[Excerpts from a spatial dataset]

— start —

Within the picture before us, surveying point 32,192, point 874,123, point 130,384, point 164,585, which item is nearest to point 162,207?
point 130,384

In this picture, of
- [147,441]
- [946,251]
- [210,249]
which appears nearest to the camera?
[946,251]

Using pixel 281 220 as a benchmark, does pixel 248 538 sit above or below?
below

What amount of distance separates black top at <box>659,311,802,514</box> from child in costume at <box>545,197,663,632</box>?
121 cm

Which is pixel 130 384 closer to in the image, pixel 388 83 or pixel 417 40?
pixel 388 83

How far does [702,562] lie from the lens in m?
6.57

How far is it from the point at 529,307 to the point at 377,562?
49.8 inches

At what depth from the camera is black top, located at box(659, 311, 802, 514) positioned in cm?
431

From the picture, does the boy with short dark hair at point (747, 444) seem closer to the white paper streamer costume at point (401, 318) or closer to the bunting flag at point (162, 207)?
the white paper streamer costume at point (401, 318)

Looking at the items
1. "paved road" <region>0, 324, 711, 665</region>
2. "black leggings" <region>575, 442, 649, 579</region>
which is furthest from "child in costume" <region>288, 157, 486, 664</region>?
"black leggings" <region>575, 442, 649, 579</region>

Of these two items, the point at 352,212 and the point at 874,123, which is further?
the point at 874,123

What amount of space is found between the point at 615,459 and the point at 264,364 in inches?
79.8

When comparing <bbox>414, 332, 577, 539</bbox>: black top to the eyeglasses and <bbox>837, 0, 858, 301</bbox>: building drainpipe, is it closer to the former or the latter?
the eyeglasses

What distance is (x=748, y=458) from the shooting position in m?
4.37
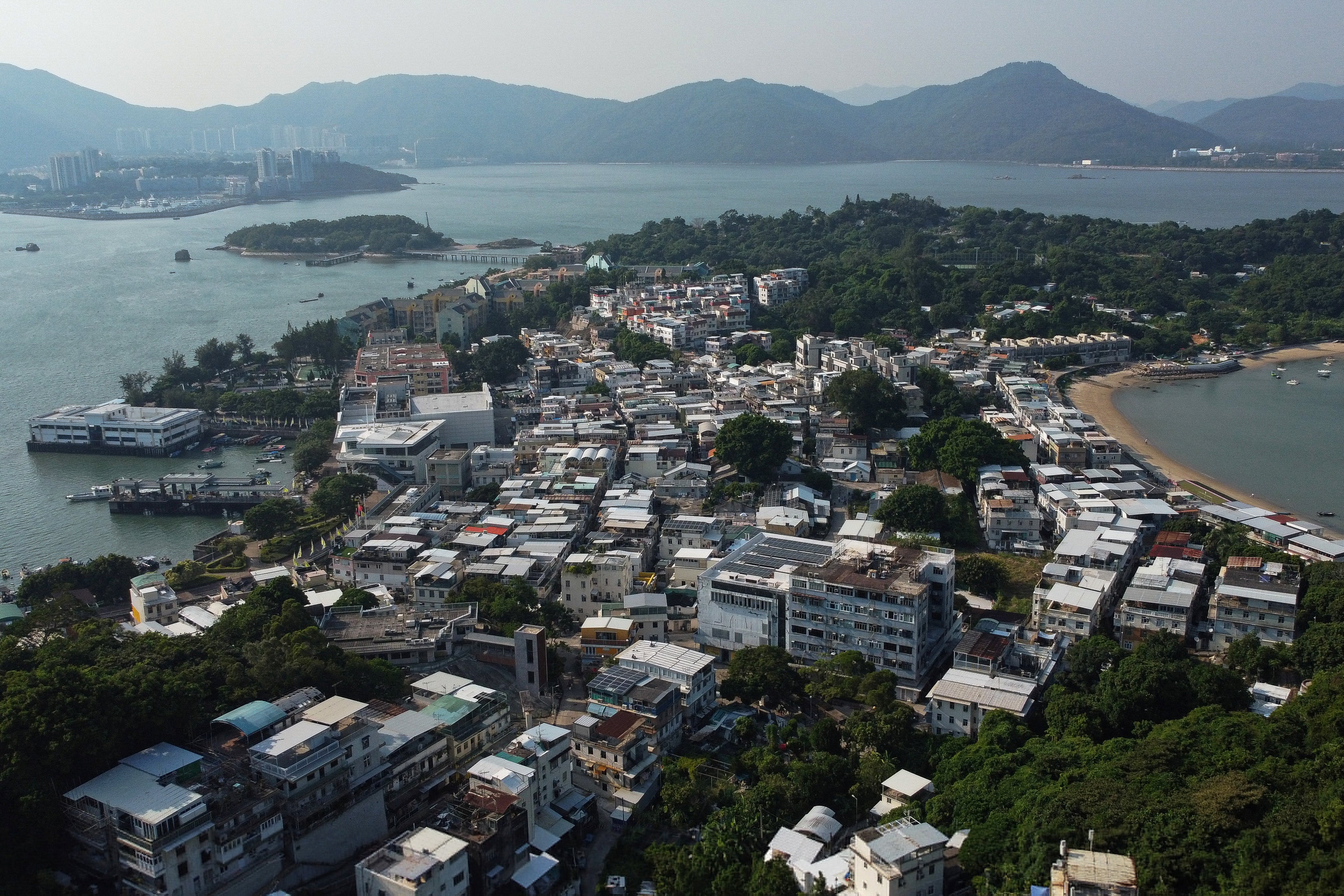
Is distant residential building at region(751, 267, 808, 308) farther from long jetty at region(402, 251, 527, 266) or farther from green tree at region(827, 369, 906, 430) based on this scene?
long jetty at region(402, 251, 527, 266)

— end —

• _Directive_: Print each of the records above exactly as written, leaving no picture in the copy.

• _Written answer_:
Within the picture before us, surveying point 32,192, point 874,123, point 130,384, point 164,585, which item is nearest to point 162,207?
point 130,384

In this picture, of
- [147,441]
- [946,251]
- [210,249]
which appears nearest to the camera?
[946,251]

Using pixel 281 220 as a benchmark, does pixel 248 538 sit above or below?
below

What amount of distance separates black top at <box>659,311,802,514</box> from child in costume at <box>545,197,663,632</box>?
121 cm

Which is pixel 130 384 closer to in the image, pixel 388 83 or pixel 417 40?
pixel 388 83

How far does [702,562] lie from the lens in m?
6.57

How far is it from the point at 529,307 to the point at 377,562?
49.8 inches

At what depth from the camera is black top, located at box(659, 311, 802, 514) positioned in cm?
431

From the picture, does the boy with short dark hair at point (747, 444) seem closer to the white paper streamer costume at point (401, 318) or closer to the bunting flag at point (162, 207)?
the white paper streamer costume at point (401, 318)

Looking at the items
1. "paved road" <region>0, 324, 711, 665</region>
2. "black leggings" <region>575, 442, 649, 579</region>
which is furthest from "child in costume" <region>288, 157, 486, 664</region>?
"black leggings" <region>575, 442, 649, 579</region>

Of these two items, the point at 352,212 and the point at 874,123, which is further?
the point at 874,123

What amount of space is found between the point at 615,459 and the point at 264,364 in inches?
79.8

When comparing <bbox>414, 332, 577, 539</bbox>: black top to the eyeglasses and <bbox>837, 0, 858, 301</bbox>: building drainpipe, is it closer to the former or the latter?
the eyeglasses

What distance is (x=748, y=458) from the shooting position in m?
4.37
Is distant residential building at region(751, 267, 808, 308) farther from long jetty at region(402, 251, 527, 266) or farther from green tree at region(827, 369, 906, 430) based on this scene?
long jetty at region(402, 251, 527, 266)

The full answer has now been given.